Physics-consistent machine learning with output projection onto physical manifolds

Framework and workflow

A schematic workflow of our approach is illustrated in Fig. 1. Both systems under study are described by a set of coupled ODEs, and their numerical solution is used as the ground truth. We then train two models: an artificial NN data-driven model (Fig. 1a), and a model where the physics priors are included in the loss function, hereafter denoted as loss-based PINN (Fig. 1b).
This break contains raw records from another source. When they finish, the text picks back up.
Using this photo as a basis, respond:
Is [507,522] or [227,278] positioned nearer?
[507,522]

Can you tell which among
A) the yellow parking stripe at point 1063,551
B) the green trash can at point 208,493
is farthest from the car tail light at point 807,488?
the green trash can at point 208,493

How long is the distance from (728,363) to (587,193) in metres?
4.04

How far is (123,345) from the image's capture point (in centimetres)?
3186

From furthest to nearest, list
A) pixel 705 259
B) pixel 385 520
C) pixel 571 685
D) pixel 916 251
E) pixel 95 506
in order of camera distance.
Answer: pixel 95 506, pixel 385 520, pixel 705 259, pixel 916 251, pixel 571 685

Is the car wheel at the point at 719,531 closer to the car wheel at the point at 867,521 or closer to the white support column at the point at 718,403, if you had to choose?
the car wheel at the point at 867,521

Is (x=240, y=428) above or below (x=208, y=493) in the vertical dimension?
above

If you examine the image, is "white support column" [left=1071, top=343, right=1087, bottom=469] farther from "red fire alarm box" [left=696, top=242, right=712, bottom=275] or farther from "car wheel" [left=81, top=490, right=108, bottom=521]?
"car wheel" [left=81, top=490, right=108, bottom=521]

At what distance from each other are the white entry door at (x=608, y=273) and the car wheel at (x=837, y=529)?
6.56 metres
Specifically, our method is applied as follows: (i) one input vector in provided to the already trained NN model and a prediction vector f (x; Θ) is obtained; (ii) p is initilized with the output vector f (x; Θ); (iii) the constrained optimization problem is solved by Eq. (1) and the result of the optimization is the corrected output vector p. This way, p is a point that lies on the physical manifold and thus, by enforcing the physics constraint post-training at inference time, we guarantee that the final prediction is physics-consistent (Fig. 1c). Figure 1c also makes clear the intuition behind the projection method. The same process is applied to each point prediction of the loss-based PINN.
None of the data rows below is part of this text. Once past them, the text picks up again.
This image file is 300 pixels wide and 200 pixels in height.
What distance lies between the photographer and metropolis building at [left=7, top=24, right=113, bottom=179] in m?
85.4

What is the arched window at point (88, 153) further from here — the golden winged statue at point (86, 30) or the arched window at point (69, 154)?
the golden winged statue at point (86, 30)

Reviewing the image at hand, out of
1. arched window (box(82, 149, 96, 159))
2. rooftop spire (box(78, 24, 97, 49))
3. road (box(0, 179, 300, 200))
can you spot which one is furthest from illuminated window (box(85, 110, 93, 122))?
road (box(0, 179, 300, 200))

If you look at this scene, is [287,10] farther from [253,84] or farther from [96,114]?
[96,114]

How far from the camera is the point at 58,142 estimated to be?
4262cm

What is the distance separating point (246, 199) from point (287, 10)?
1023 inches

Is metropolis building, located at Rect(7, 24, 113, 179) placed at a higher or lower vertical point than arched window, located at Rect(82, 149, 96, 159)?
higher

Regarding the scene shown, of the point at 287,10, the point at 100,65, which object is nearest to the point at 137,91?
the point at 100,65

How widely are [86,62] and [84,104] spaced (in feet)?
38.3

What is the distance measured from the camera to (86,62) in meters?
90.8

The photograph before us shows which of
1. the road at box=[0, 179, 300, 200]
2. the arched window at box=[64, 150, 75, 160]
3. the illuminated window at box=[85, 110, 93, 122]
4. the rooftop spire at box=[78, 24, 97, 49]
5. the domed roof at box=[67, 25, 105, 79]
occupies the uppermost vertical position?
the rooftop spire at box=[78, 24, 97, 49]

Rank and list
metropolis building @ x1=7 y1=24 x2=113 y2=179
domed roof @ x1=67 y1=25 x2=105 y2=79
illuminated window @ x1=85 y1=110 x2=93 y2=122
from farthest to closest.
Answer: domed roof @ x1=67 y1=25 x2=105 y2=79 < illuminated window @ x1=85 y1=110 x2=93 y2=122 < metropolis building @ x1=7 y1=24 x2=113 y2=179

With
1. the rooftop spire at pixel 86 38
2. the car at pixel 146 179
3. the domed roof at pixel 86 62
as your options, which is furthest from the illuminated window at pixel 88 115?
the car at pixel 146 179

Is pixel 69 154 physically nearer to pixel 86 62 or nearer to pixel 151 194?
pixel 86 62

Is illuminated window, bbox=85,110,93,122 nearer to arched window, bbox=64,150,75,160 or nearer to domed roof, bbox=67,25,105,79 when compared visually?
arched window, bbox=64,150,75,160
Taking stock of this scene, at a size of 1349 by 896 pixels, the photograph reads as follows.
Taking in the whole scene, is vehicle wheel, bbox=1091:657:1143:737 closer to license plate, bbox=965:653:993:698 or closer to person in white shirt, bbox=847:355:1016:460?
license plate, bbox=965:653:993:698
**Fig. 1: Schematic workflow of the approach in this study.**

The NN and the loss-based PINN models are used here as base models to demonstrate the proposed projection method. Note, however, that our approach is model-agnostic and can be applied to the predictions of any ML model (e.g., support vector regression or linear regression), as it requires only the physical laws, defined by g(x, p), and a point prediction from the base model, denoted by f (x; Θ). Moreover, it is worth emphasizing that our loss-based PINN, where the physical constraints are very general physical principles, corresponds to problems where the physics laws are more general than in the usual application of PINNs and where PINNs have seldom been tested.

Our analysis focuses on comparing the accuracy of the results before and after the projection of the models’ predictions. Additionally, we analyze the robustness of our method across varying model complexity and training, and discuss the physical insight into the underlying physics.

Case study 1: spring-mass system

This example highlights the ability of the projection method to handle sequential predictions and how it corrects the trajectories as they gradually deviate from the target values.

System description

The system consists of two masses, m₁ and m₂, connected in series by two springs with spring constants k₁ and k₂, and natural lengths L₁ and L₂, respectively. The first spring is connected to a fixed wall at one end and to mass m₁ at the other, while the second spring connects the two masses. The masses are restricted to moving along the x-axis, and there is no friction. The positions of m₁ and m₂ along the x-axis are denoted by x₁ and x₂, and their velocities by v₁ and v₂, respectively. The forces exerted by the springs on the masses are determined by the displacements from their equilibrium positions, following Hooke’s law.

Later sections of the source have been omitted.